Transporter Protein May Underlie Sex Differences in Parkinson’s Risk
Levels of a protein involved in the transport of brain signaling molecules in dopamine-producing neurons appear to be sex specific — higher in female than in male animal models and human cells — and to protect against age-related neurodegeneration, a study reported.
Given that older age and male sex are risk factors for Parkinson’s disease, these findings provide insights into the underlying mechanisms of sex-based vulnerability to Parkinson’s, and point to this protein — called vesicular glutamate transporter or VGLUT — as a potential treatment target.
“We are entering an epidemic of Parkinson’s disease, and we need to understand how to make our neurons more resilient,” Zachary Freyberg, MD, PhD, the study’s senior author and an assistant professor of psychiatry and cell biology at the University of Pittsburgh Schools of the Health Sciences, said in a university press release.

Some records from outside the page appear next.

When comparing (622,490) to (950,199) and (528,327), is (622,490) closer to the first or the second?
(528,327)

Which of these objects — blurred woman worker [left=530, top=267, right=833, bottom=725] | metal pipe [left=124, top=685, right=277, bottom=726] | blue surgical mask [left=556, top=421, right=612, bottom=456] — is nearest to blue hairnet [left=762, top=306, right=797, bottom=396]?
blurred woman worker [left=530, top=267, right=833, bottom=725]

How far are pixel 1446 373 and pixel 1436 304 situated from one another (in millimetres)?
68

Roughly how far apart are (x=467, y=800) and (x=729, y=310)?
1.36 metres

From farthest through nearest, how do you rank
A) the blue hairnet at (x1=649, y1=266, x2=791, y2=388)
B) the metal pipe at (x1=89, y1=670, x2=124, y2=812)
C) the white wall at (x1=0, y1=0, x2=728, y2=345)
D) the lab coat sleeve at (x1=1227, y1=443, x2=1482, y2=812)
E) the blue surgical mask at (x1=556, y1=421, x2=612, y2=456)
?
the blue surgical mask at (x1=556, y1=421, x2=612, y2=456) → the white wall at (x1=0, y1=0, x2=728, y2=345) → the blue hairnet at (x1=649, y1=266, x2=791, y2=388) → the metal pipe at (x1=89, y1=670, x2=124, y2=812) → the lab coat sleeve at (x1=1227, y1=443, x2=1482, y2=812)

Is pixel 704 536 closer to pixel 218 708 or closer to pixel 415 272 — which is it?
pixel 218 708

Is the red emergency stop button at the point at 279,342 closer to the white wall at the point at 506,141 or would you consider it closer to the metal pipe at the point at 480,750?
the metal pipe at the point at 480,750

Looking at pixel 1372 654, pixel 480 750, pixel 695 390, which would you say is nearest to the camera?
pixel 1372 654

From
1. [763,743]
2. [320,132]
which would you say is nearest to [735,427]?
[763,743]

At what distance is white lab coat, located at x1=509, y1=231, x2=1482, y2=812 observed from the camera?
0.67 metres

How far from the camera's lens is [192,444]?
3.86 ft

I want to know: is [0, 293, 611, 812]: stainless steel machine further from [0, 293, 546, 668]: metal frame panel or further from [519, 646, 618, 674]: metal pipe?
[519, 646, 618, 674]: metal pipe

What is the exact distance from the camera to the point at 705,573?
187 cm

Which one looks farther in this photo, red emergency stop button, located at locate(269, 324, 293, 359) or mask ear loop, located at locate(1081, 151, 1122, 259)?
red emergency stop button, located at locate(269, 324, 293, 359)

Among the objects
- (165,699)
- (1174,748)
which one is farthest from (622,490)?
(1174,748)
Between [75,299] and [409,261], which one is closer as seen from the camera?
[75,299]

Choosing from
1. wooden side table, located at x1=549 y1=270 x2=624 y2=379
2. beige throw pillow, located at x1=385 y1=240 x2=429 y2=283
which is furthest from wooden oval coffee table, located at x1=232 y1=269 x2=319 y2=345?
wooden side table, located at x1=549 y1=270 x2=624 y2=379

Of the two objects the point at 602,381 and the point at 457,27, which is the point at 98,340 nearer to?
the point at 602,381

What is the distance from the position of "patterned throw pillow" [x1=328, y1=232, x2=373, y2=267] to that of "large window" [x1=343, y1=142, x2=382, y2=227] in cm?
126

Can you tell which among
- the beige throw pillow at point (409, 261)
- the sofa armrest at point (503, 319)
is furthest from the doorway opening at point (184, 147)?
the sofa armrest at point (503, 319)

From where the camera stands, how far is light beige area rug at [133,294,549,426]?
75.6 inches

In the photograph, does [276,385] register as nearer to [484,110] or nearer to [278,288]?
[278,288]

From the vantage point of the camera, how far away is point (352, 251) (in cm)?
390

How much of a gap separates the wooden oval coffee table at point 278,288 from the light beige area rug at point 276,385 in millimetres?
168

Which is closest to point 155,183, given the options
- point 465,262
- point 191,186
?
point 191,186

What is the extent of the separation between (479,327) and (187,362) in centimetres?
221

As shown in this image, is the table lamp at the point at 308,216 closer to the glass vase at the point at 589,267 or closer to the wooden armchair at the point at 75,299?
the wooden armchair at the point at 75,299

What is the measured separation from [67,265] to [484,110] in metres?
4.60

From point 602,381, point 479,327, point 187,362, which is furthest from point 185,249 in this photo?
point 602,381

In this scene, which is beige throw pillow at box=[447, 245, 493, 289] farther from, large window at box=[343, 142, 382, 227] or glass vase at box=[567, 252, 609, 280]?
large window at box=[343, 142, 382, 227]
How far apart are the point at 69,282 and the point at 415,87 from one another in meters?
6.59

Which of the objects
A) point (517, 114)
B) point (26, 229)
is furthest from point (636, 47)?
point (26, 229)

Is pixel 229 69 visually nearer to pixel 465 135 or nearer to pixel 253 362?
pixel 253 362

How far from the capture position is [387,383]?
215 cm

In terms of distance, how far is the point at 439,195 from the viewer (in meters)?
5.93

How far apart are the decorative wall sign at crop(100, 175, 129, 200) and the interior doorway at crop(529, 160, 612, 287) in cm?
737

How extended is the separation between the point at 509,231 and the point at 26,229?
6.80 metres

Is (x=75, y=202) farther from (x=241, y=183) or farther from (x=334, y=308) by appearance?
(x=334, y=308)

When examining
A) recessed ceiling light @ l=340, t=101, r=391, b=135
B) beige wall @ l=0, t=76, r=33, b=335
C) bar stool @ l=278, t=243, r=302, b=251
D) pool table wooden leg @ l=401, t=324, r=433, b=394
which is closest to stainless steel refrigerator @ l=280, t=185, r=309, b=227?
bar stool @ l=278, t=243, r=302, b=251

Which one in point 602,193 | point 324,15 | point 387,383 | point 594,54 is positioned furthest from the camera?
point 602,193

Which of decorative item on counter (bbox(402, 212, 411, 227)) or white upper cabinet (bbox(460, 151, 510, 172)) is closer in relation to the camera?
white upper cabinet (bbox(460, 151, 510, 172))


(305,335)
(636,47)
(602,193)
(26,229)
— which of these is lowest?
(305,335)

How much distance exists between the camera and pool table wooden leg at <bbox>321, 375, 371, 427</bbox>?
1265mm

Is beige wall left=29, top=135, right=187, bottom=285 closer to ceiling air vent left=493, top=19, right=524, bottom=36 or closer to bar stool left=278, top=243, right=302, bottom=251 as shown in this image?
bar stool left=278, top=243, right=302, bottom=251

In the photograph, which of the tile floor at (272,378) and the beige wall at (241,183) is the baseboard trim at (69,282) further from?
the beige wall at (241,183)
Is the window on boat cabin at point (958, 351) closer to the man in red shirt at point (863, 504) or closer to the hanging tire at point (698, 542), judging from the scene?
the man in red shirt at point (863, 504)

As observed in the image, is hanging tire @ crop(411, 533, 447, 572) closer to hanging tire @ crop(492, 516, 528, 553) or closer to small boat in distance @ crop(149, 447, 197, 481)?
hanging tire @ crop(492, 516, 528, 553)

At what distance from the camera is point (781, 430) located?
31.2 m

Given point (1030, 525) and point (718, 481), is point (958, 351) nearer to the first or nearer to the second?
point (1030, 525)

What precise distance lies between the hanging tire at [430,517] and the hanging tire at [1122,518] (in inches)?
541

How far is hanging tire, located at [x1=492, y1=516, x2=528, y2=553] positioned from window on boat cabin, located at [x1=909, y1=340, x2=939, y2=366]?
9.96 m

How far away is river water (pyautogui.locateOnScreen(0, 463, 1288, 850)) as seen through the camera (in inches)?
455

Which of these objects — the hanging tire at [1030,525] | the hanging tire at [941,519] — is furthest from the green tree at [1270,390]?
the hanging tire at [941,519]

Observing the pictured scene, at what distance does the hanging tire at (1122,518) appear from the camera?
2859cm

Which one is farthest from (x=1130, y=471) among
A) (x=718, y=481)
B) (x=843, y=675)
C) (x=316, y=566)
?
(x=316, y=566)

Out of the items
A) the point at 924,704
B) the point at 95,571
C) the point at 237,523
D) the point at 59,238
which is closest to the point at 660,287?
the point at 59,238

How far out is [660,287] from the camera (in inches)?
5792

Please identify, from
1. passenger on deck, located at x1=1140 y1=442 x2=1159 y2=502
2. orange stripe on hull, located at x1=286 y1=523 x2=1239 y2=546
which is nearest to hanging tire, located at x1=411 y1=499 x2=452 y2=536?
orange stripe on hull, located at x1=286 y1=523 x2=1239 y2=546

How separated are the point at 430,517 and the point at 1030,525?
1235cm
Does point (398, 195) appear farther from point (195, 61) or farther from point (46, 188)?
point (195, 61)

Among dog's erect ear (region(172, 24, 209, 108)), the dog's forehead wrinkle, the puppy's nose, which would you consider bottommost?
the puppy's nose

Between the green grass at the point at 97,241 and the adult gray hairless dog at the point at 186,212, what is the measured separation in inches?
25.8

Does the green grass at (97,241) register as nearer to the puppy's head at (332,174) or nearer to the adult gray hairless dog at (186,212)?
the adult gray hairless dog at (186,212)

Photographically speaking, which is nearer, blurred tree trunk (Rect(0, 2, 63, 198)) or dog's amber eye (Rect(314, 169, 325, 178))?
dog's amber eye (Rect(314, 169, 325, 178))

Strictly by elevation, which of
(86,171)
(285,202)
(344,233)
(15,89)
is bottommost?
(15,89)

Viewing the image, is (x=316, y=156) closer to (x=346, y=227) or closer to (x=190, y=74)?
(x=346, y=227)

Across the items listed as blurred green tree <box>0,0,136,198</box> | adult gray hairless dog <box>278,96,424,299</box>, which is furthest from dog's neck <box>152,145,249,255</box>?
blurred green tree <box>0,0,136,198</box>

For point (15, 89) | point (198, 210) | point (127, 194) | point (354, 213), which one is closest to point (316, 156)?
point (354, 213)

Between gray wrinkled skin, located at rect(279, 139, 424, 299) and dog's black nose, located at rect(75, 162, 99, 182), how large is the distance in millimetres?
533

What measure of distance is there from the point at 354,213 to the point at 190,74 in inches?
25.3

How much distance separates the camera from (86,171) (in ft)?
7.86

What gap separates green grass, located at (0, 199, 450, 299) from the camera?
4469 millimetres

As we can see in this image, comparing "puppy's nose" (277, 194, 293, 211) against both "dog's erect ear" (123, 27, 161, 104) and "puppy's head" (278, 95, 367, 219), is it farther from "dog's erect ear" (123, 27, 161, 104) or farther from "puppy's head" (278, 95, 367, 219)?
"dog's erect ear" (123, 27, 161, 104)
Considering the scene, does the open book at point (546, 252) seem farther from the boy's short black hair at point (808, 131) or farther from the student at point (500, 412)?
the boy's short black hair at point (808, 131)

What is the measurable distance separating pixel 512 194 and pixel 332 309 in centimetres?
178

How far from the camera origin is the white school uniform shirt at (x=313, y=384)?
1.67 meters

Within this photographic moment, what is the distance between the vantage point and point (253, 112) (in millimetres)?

“From flies to rodents to human beings, we found that VGLUT levels distinguish males from females during healthy aging,” Freyberg said, adding this feature’s preservation across the animal kingdom “suggests that we are looking at a fundamental piece of biology.”
The study, “Vesicular glutamate transporter modulates sex differences in dopamine neuron vulnerability to age‐related neurodegeneration,” was published in the journal Aging Cell.
Parkinson’s is characterized by the progressive loss of dopaminergic neurons, or nerve cells that produce a major brain signaling molecule (neurotransmitter) called dopamine. While advancing age is the greatest risk factor Parkinson’s, men are also at higher risk than women of developing the neurodegenerative disease.
However, the molecular players behind these sex- and age-related differences in Parkinson’s susceptibility remain largely unclear.
Freyberg and his team, along with colleagues at other U.S. and Swiss institutions, discovered that changes in VGLUT levels may contribute to sex differences in dopaminergic neurons’ vulnerability to age-related neurodegeneration.
VGLUT is a transporter protein mainly responsible for uploading glutamate, a neurotransmitter, into vesicles that release their content at the point of contact between neurons, in this way promoting nerve cell-to-nerve cell communication. Increasing evidence also shows that VGLUT helps to promote the packaging and release of other neurotransmitters, including dopamine.
Notably, previous studies highlighted that this transporter is commonly found in a subpopulation of dopaminergic neurons known to be more resistant to degeneration.
As such, the researchers evaluated changes in dopaminergic neuron VGLUT levels between sexes and with age in fruit flies (Drosophila melanogaster), a model widely used to better understand human neurodevelopmental and neurodegenerative disorders.
Results showed that VLGUT levels rose with age and were significantly higher in females than in males — with significantly greater reductions seen in both dopaminergic neuron numbers and mobility with aging.
Blocking VLGUT production in dopaminergic neurons also made the cells more likely to die, including in female mice, minimizing sex-based differences in susceptibility to age-related dopaminergic neuron loss.
This suggested that age-dependent increases in VGLUT may be “a potential compensatory mechanism for diminished [dopamine] neurotransmission during aging,” the researchers wrote.
“We found that VGLUT expression increases with age, and that flies become more vulnerable to dopamine neuron degeneration when we [suppress] VGLUT,” said Silas Buck, the study’s first author and a PhD student with Freyberg’s lab.
Importantly, an association between higher levels of VGLUT and female sex was also observed among human and mouse dopaminergic neurons, “suggesting a highly conserved VGLUT‐dependent mechanism underlying these sex‐dependent effects on DA [dopaminergic] neuron vulnerability” to age-related neurodegeneration, the team added.
While raising VGLUT levels in dopaminergic neurons appeared to be a straightforward approach to boost neurons’ resilience and survival, further analysis in mice found VGLUT production must be finely tuned, as promoting extremely high levels of the neurotransmitter transporter failed to protect cells against neurodegeneration.
“Our data therefore suggest that DA neurons require a finely tuned balance of [VGLUT] expression to boost resilience; disrupting this balance either via [suppression] or through high levels of [overproduction] instead increases DA neuron vulnerability to insults,” the researchers wrote.
“Our findings demonstrate sex differences in DA neuron vulnerability to age‐related neurodegeneration,” the researchers concluded, adding that increasing VGLUT with age “is neuroprotective and a critical factor for the greater DA neuron and locomotor resilience in females.”
An understanding of how this mechanism works “can help prolong [dopaminergic] neuron resilience and delay aging,” Freyberg said.
“VGLUT is a tantalizing new target that is key to not only understanding the fundamental biology at the core of dopamine neurons’ survival, but ultimately for developing new therapeutics,” he added.
The researchers now plan to define the regulatory mechanisms of VGLUT levels in dopamine-producing neurons and the role of additional factors, including sex hormones, in these sex-based VGLUT differences, which may provide new therapeutic targets to lessen age- and Parkinson’s-dependent neurodegeneration.